Poniendo fin a sus 16 años de mandato, el partido gobernante Fidesz de Orbán quedó por detrás del partido opositor Tisza, liderado por Péter Magyar, en unas elecciones muy reñidas cuyos resultados se conocieron el domingo.
Israel pierde un respaldo europeo
Orbán había cultivado una de las relaciones más estrechas con el régimen de Israel entre los Estados miembros de la Unión Europea (UE).
Había descrito al régimen de Tel Aviv como un socio estratégico e “ideológico”, siendo sus vínculos con el primer ministro israelí, Benjamín Netanyahu, un elemento central en la configuración de la política exterior húngara.

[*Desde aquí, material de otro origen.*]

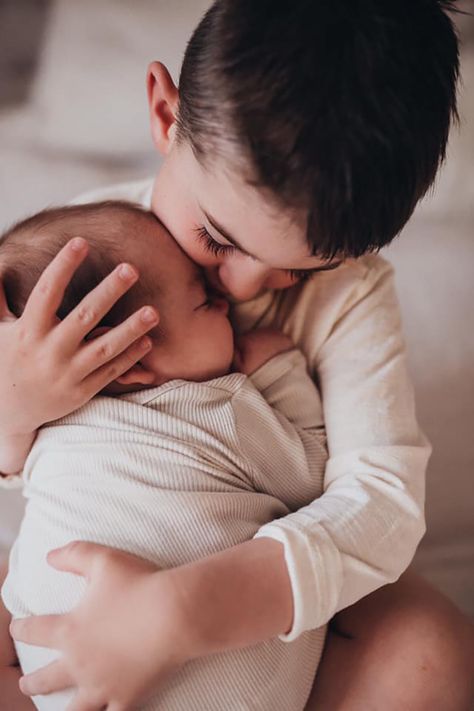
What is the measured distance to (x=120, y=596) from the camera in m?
0.61

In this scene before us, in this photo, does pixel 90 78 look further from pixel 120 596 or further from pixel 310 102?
pixel 120 596

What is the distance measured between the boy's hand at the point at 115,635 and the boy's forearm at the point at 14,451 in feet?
0.56

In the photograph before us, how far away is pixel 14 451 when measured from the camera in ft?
2.55

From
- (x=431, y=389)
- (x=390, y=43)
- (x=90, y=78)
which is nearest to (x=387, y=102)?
(x=390, y=43)

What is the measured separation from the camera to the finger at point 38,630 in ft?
2.07

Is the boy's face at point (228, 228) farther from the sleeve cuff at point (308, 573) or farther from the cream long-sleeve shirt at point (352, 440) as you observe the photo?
the sleeve cuff at point (308, 573)

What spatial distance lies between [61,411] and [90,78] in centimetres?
71

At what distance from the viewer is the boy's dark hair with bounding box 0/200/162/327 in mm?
700

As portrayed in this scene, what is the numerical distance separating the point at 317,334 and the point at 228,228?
Answer: 0.77ft

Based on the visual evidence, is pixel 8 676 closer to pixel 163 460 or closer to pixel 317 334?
pixel 163 460

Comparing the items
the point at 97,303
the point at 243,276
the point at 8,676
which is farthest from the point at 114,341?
the point at 8,676

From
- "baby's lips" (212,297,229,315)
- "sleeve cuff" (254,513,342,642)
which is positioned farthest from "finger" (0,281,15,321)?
"sleeve cuff" (254,513,342,642)

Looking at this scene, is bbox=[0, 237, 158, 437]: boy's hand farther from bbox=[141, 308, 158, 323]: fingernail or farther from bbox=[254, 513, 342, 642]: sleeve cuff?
bbox=[254, 513, 342, 642]: sleeve cuff

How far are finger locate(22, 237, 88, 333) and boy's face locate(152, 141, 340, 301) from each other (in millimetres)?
113
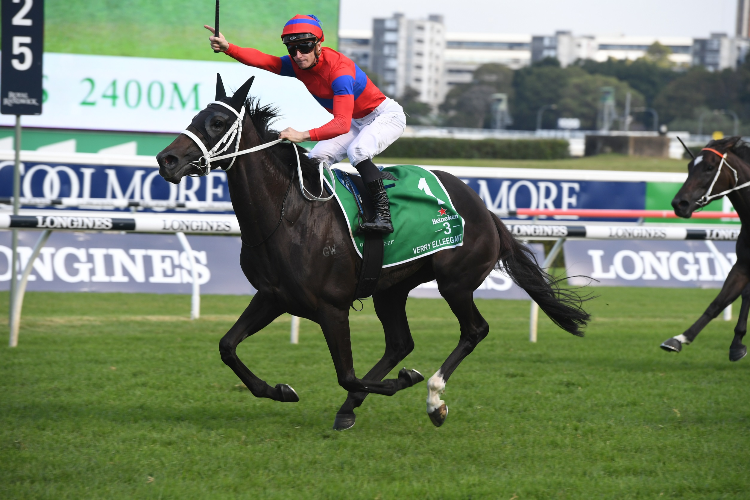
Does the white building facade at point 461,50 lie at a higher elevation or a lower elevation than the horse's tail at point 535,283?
higher

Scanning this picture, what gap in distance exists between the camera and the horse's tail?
5.25 metres

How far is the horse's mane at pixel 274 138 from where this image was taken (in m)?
4.39

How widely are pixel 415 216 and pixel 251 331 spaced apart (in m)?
1.06

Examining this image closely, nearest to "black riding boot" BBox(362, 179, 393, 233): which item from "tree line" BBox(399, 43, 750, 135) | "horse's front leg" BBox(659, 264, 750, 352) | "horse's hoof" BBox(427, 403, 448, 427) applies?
"horse's hoof" BBox(427, 403, 448, 427)

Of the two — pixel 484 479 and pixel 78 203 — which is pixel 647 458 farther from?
pixel 78 203

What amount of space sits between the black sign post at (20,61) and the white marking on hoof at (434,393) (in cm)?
360

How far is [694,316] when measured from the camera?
938cm

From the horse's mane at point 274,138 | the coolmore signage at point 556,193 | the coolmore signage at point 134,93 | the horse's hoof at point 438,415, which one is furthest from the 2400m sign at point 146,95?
the horse's hoof at point 438,415

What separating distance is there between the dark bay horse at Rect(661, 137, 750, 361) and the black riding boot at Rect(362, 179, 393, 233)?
293cm

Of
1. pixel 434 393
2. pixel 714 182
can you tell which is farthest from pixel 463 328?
pixel 714 182

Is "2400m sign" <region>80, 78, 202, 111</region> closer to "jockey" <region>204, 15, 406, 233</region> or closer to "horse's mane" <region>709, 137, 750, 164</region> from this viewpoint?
"horse's mane" <region>709, 137, 750, 164</region>

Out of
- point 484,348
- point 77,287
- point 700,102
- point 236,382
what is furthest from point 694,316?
point 700,102

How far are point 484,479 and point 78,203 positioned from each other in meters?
6.13

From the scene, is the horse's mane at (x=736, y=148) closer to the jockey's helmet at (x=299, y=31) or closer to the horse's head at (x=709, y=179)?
the horse's head at (x=709, y=179)
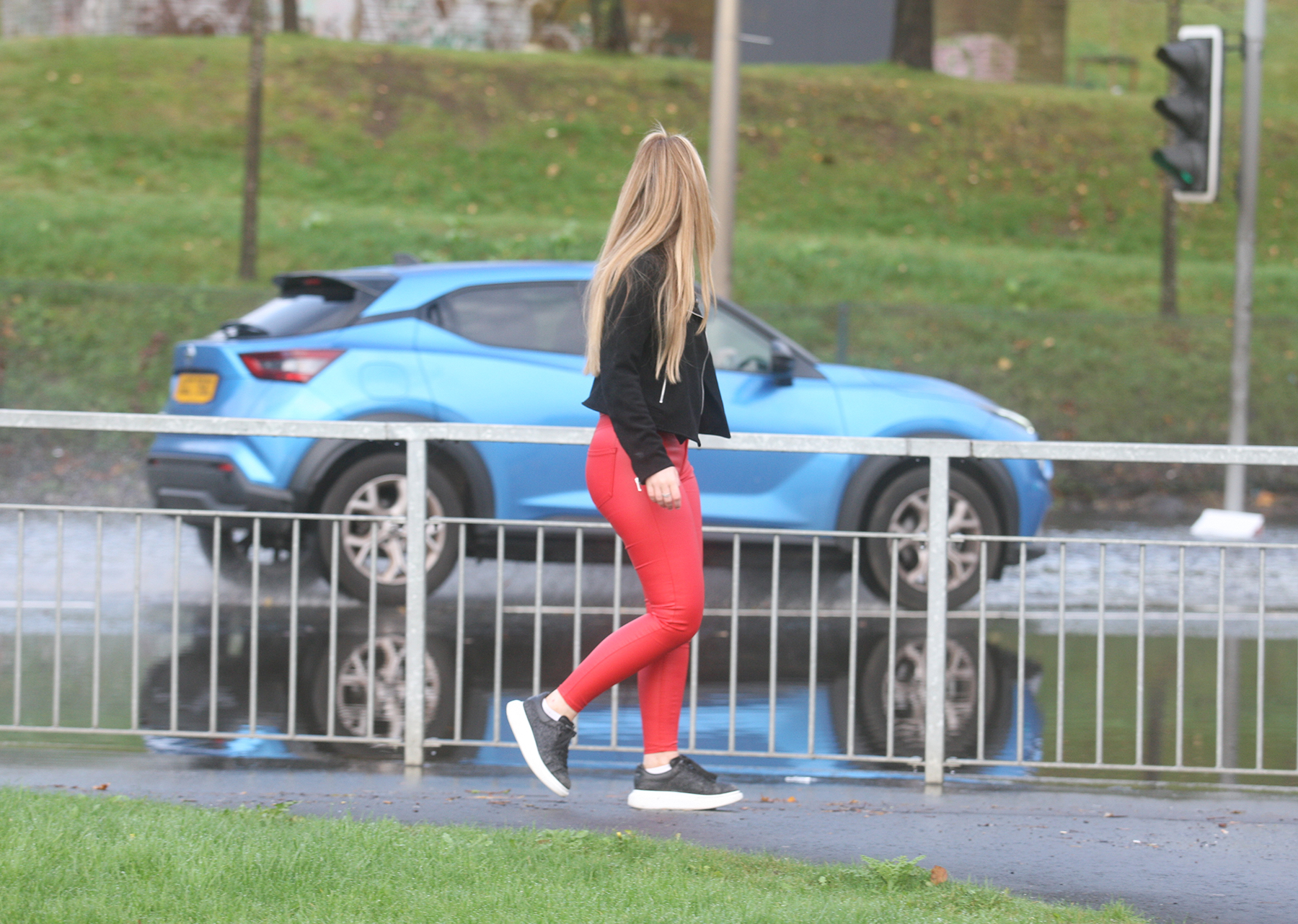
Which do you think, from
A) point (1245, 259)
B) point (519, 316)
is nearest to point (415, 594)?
point (519, 316)

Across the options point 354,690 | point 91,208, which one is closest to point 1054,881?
point 354,690

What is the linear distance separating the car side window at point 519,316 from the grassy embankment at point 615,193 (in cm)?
682

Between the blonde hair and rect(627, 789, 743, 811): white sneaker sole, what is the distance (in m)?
1.28

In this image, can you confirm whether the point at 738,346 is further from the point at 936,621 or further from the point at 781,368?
the point at 936,621

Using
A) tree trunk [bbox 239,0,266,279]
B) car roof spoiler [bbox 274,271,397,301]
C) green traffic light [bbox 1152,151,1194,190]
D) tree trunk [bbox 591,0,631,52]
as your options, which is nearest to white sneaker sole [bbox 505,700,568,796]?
car roof spoiler [bbox 274,271,397,301]

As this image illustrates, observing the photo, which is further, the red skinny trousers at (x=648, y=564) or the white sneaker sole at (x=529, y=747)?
the white sneaker sole at (x=529, y=747)

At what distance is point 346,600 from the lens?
27.5 feet

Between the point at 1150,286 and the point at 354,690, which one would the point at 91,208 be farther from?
the point at 354,690

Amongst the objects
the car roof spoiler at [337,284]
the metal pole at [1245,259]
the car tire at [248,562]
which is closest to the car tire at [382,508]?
the car tire at [248,562]

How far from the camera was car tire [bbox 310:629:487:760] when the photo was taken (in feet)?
18.2

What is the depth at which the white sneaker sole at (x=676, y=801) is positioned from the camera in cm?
450

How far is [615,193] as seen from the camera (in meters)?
23.6

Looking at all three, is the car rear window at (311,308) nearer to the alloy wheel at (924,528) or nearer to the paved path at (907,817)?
the alloy wheel at (924,528)

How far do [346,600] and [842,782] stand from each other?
160 inches
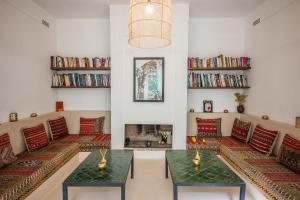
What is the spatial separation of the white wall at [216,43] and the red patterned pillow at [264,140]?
1.20 metres

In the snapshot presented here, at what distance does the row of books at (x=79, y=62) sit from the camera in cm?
400

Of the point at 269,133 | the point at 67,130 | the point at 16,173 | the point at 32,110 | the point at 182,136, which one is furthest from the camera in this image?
the point at 67,130

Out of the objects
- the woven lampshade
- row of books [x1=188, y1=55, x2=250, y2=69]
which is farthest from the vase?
the woven lampshade

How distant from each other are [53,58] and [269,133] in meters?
3.96

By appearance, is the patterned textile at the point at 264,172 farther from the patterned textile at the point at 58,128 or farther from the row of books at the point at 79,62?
the patterned textile at the point at 58,128

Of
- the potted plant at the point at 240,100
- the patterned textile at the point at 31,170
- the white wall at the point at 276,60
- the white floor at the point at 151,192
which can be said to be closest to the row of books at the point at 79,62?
the patterned textile at the point at 31,170

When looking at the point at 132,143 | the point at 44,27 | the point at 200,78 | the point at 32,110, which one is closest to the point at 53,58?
the point at 44,27

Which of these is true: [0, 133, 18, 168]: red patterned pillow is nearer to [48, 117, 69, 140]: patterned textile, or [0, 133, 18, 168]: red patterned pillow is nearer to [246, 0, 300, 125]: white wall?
[48, 117, 69, 140]: patterned textile

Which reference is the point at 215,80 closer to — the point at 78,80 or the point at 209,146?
the point at 209,146

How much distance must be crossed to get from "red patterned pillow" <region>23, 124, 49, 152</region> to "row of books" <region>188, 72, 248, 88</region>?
2.73 meters

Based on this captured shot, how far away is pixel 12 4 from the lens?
291 centimetres

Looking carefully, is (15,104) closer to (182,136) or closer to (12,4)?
(12,4)

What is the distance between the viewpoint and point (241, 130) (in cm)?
357

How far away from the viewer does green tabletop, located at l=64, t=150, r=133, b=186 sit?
1.93 metres
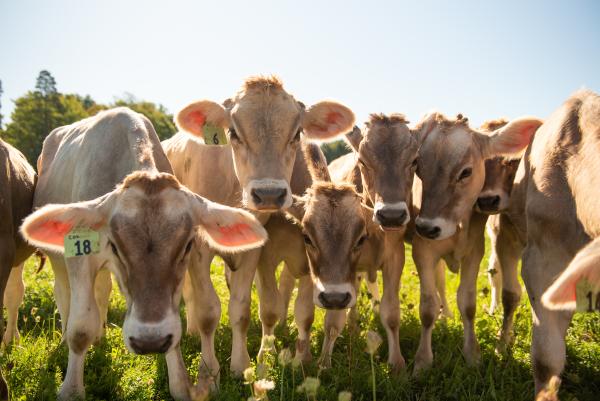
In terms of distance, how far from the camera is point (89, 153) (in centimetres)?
462

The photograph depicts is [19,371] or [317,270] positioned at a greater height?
[317,270]

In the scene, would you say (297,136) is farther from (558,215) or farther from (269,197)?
(558,215)

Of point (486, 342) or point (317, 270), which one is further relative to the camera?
point (486, 342)

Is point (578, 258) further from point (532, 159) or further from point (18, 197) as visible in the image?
point (18, 197)

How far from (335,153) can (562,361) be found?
1852 inches

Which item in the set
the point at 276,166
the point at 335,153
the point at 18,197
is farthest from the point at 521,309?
the point at 335,153

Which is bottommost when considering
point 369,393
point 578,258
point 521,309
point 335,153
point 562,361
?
point 335,153

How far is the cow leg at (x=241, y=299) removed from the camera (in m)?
4.80

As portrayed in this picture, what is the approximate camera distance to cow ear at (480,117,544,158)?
488 cm

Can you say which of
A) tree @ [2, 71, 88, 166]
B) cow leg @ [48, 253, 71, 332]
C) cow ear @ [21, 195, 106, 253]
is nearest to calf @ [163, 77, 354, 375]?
cow ear @ [21, 195, 106, 253]

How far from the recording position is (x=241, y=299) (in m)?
4.88

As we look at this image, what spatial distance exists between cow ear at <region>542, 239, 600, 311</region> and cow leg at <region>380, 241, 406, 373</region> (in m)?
2.77

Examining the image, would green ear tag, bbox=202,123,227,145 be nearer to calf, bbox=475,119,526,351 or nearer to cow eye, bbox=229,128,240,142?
cow eye, bbox=229,128,240,142

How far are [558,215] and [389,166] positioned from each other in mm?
1701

Durante su mandato, Hungría utilizó repetidamente su poder de veto dentro de la UE para bloquear declaraciones y sanciones dirigidas contra las acciones del régimen israelí, proporcionando así protección diplomática a Tel Aviv.
Funcionarios israelíes han comenzado a expresar preocupación por un posible cambio de rumbo.
Informes del diario israelí Yedioth Ahronoth indicaron que autoridades en Tel Aviv siguieron de cerca las elecciones y advirtieron que la derrota de Orbán podría eliminar el último bastión de protección del que gozaba Israel dentro del bloque de 27 países.
Observadores señalan que Magyar, más alineado con las posiciones europeas generales, podría poner fin al uso del veto por parte de Hungría, lo que permitiría una acción más unificada de la UE, incluyendo críticas a la expansión de asentamientos ilegales, la violencia de colonos y las ofensivas militares.
Trump se queda sin un “verdadero amigo”
El resultado electoral también representa un revés para el presidente de EE.UU., Donald Trump, quien apoyó abiertamente a Orbán durante la campaña electoral.
A pocos días de la votación, Trump instó a los votantes húngaros a respaldar a su “verdadero amigo” y afirmó que utilizaría todo el poder económico de Estados Unidos para ayudar a Hungría en caso de una victoria de Orbán.
Magyar criticó duramente esas declaraciones, denunciando a Washington por interferir en los asuntos internos de Hungría.
Implicaciones para la postura de Hungría en el ámbito jurídico internacional
Expertos también han señalado posibles repercusiones en la posición de Hungría respecto a los marcos jurídicos internacionales tras la derrota de Orbán.
Su gobierno inició en 2025 medidas para retirarse de la Corte Penal Internacional (CPI), una decisión que Magyar ha prometido detener.
Si Hungría permanece como miembro, estaría obligada a cumplir con las órdenes de arresto emitidas por el tribunal, incluida una contra Netanyahu, lo que podría afectar su capacidad para viajar a Budapest.
Bajo el liderazgo de Orbán, Hungría también se opuso a las acusaciones de genocidio contra Israel en relación con las agresiones en Gaza, otro tema que podría ser revisado por la nueva estructura política del país.
No obstante, analistas advierten que, pese a estos cambios, cualquier giro político podría ser limitado en comparación con las posturas adoptadas por países como España o Irlanda.
Asimismo, señalan que la influencia de Estados miembros más grandes de la UE, como Alemania e Italia, podría seguir condicionando la adopción de medidas más contundentes a nivel del bloque.